The voyage was organized by eXXpedition, a not-for-profit organisation founded in 2014 that runs pioneering all-female sailing research expeditions all over the world to investigate ocean plastic pollution. There are 14 women on each voyage, forming a multidisciplinary collaborative crew that aims to gain a better understanding of the plastics issue as a whole by conducting research to address knowledge gaps in pursuit of effective solutions to the plastics crisis.
It was an exciting moment for Tomra, too, when Kristine told her employer that she had been accepted to join the eXXpedition voyage. The company has traditionally been technology-driven and industry-focused, but for the past few years has transitioned into taking on a bigger role also in educating and engaging consumers on how to be part of the solving plastic pollution. Tomra produces land-based solutions to ocean plastics, such as reverse vending machines, and involving consumers on the positive impacts of returning their containers important for the success of deposit return systems. The company was looking for ways to promote consumer awareness of the need for recycling and to encourage people to return their plastic bottles and containers, so they do not end up washing into waterways and into the ocean.
This voyage provided exactly what the company was looking for: a chance to dive into the problem of ocean plastic to discover what is out there and where is it coming from.
Kristine: “And it just grew into this wonderful partnership - Tomra came aboard as a sponsor, personally for my own participation and then of the overall voyage. It worked so well for both TOMRA and eXXpedition because we as a company could get more into the science and get more into that awareness building, and eXXpedition had an industry partner with one of the best preventative solutions out there on land: so it was a really good match.”

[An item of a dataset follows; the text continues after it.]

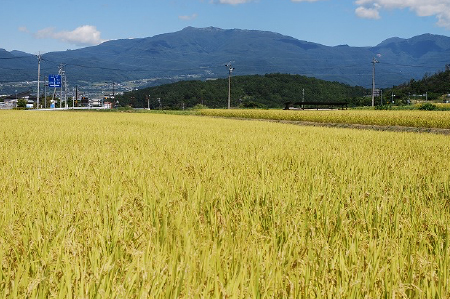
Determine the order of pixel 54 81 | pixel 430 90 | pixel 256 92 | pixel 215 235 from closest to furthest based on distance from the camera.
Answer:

With her background in industrial ecology, Kristine is an ambassador for Tomra and for the circular economy. Industrial ecology, she explains, is the science of the circular economy and a field of study developed in response to industry needs for understanding benefits and key enablers of circular economy in genera “In everything we do we should emulate nature, because we can’t really afford to have processes that produce a lot of waste that is just going to stay around and not have a value and use on the planet,” she said.
Raising awareness
And having been out there, having seen the damage caused by ocean plastic, damage that has already happened and that is difficult to manage, she understands the importance of building awareness. The circular economy is one of the key solutions to ocean plastic, she emphasised. “Ocean plastic is almost the last frontier: it is where plastic ends up when we don’t treat it as material that has value. For Tomra, it was important to us to be part of that,” she said. It is what Tomra is striving for through the machines it builds and its technology, but the company is equally engaged in what Kristine calls ‘connecting the dots’ for recyclers. “To encourage and reinforce that positive behaviour and those habits that we know have an effect on bringing plastic material back into the closed loop,” she said.